__Available records__.
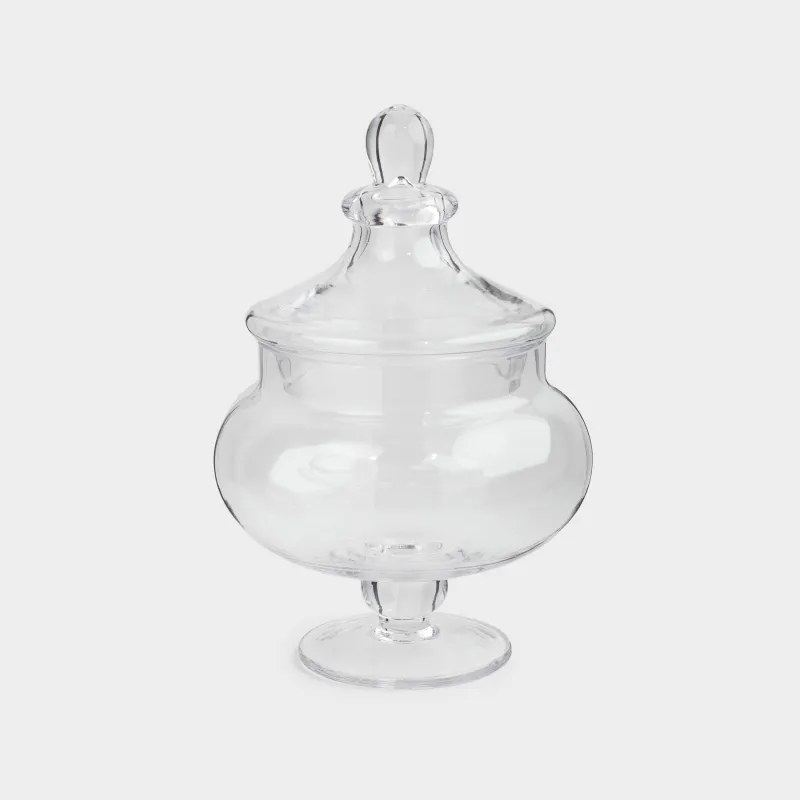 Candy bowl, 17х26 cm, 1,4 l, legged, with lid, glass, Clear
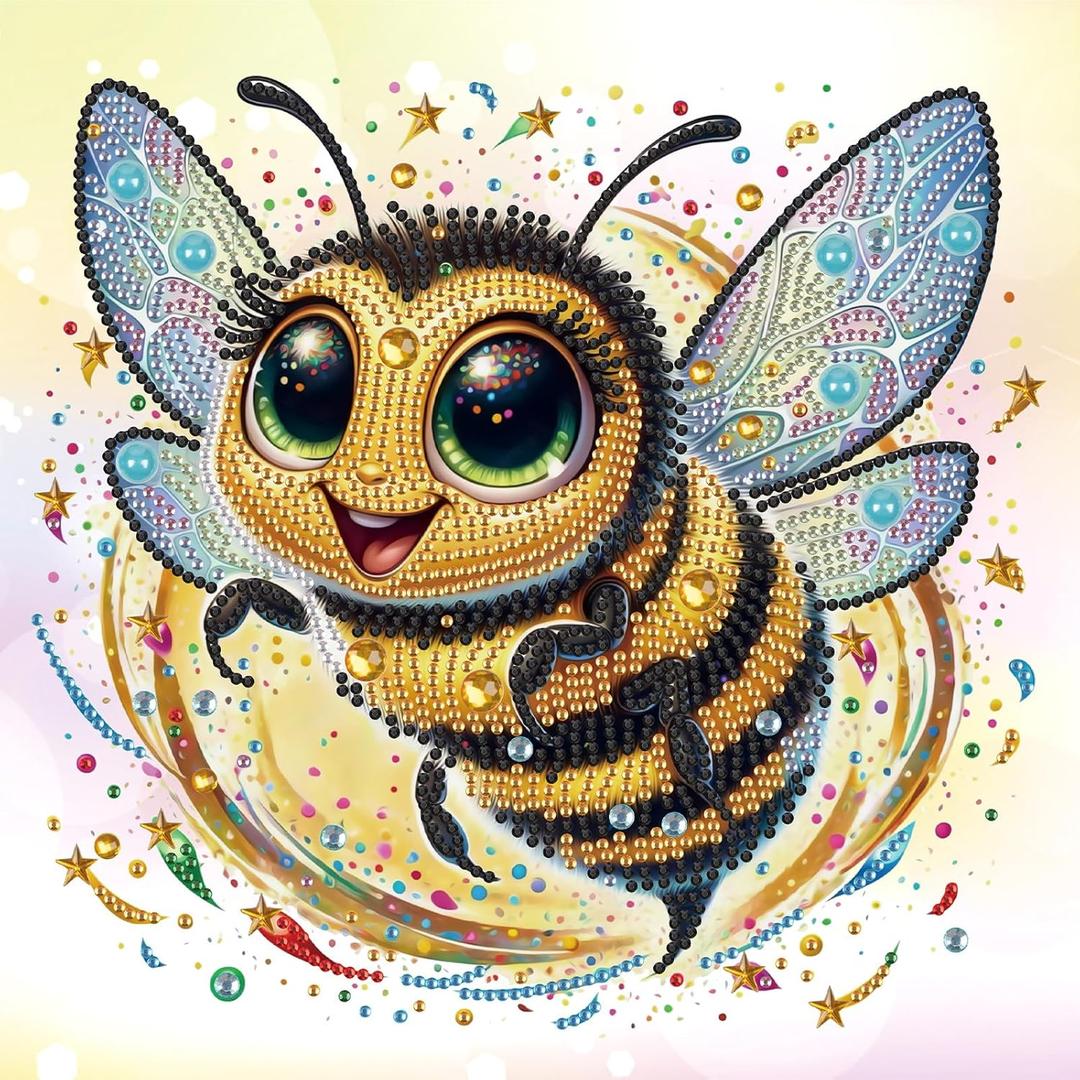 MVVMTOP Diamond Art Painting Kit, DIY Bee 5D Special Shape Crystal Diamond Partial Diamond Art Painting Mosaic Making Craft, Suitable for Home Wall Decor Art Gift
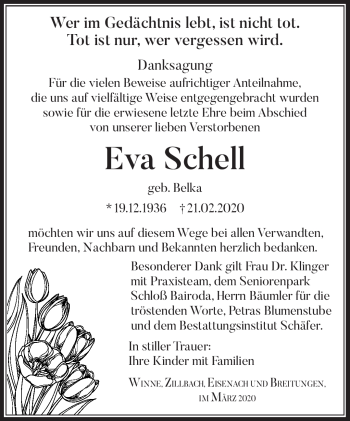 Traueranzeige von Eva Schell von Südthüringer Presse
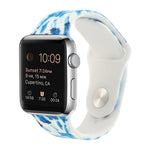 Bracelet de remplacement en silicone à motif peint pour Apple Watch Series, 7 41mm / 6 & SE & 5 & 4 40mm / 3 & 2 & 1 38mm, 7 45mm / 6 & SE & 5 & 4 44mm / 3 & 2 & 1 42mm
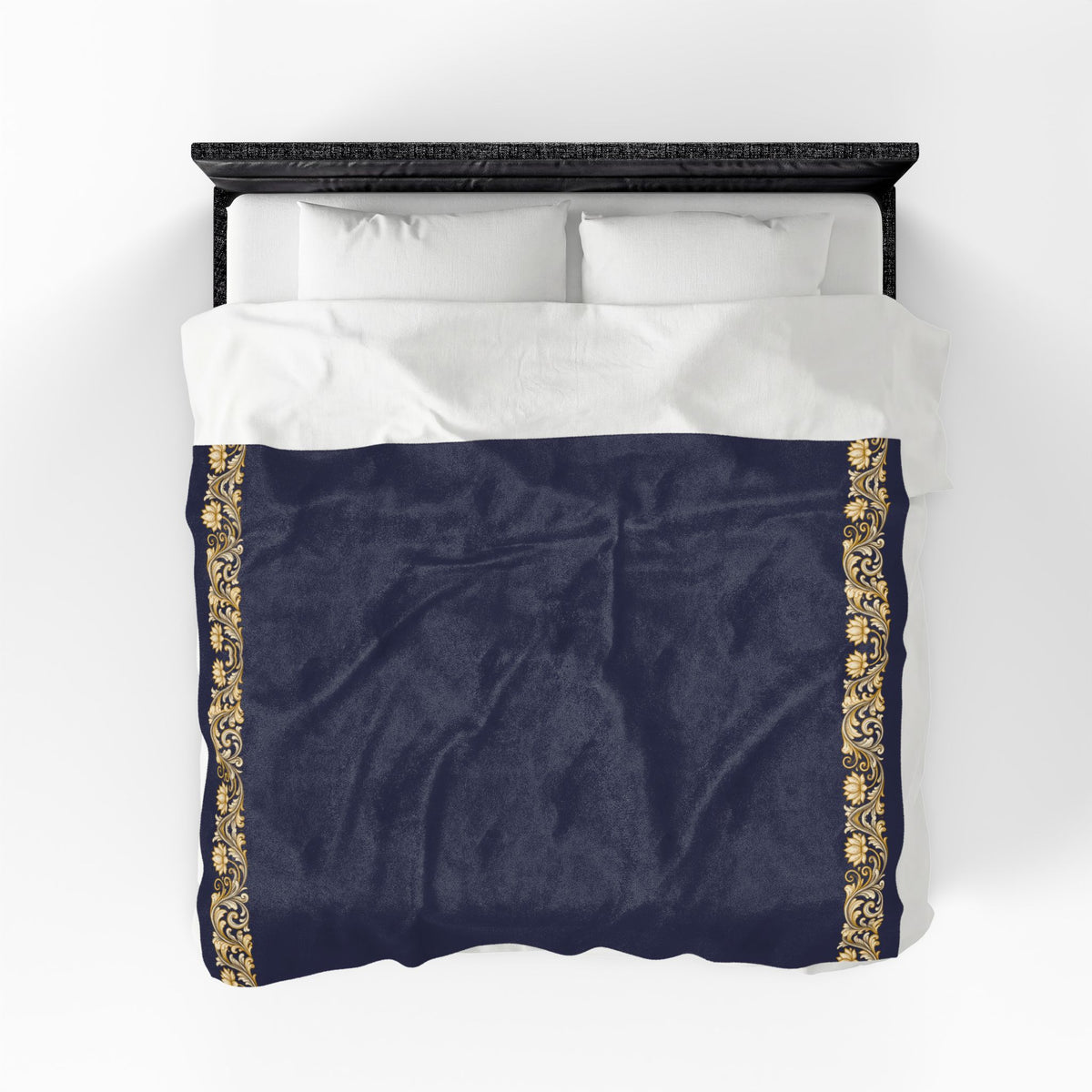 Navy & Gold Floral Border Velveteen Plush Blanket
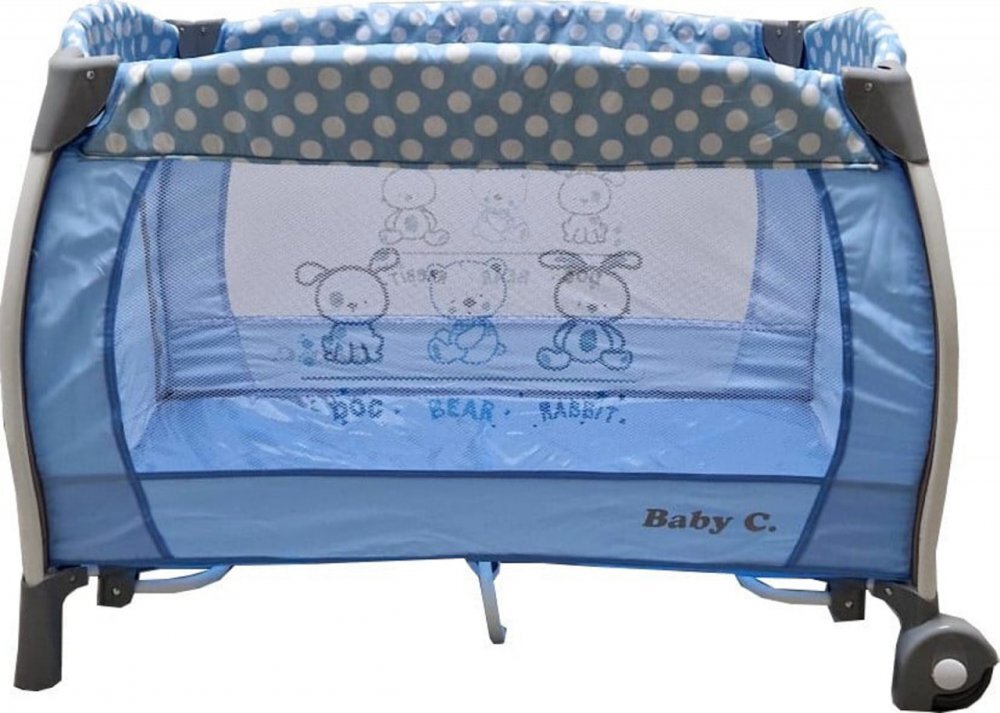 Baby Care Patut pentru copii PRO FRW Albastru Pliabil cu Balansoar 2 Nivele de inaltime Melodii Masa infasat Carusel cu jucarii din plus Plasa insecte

--

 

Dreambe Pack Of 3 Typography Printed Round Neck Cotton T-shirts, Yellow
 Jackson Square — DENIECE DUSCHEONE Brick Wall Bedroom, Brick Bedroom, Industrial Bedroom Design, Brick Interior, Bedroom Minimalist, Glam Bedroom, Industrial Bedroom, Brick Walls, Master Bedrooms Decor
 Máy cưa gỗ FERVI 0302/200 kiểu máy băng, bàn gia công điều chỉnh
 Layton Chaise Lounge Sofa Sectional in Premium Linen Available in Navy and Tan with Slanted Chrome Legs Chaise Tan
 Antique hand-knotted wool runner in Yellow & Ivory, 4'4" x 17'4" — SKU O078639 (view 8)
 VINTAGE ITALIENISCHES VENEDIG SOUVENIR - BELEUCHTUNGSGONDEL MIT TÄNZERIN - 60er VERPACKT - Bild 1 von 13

==

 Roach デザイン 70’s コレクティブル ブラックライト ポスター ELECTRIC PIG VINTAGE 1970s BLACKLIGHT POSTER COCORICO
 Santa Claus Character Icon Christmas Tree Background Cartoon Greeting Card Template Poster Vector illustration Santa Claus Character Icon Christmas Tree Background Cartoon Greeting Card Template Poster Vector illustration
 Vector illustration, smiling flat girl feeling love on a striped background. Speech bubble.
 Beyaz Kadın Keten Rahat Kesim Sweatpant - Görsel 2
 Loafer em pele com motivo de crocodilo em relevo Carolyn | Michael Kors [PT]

__Work task__.
Starting at the line above that holds "Candy bowl, 17х26", repeat every line exactly down to and including the line that holds "Traueranzeige von Eva", then stop. Do not carry over any pictures.

__Answer space__.
 Candy bowl, 17х26 cm, 1,4 l, legged, with lid, glass, Clear
 MVVMTOP Diamond Art Painting Kit, DIY Bee 5D Special Shape Crystal Diamond Partial Diamond Art Painting Mosaic Making Craft, Suitable for Home Wall Decor Art Gift
 Traueranzeige von Eva Schell von Südthüringer Presse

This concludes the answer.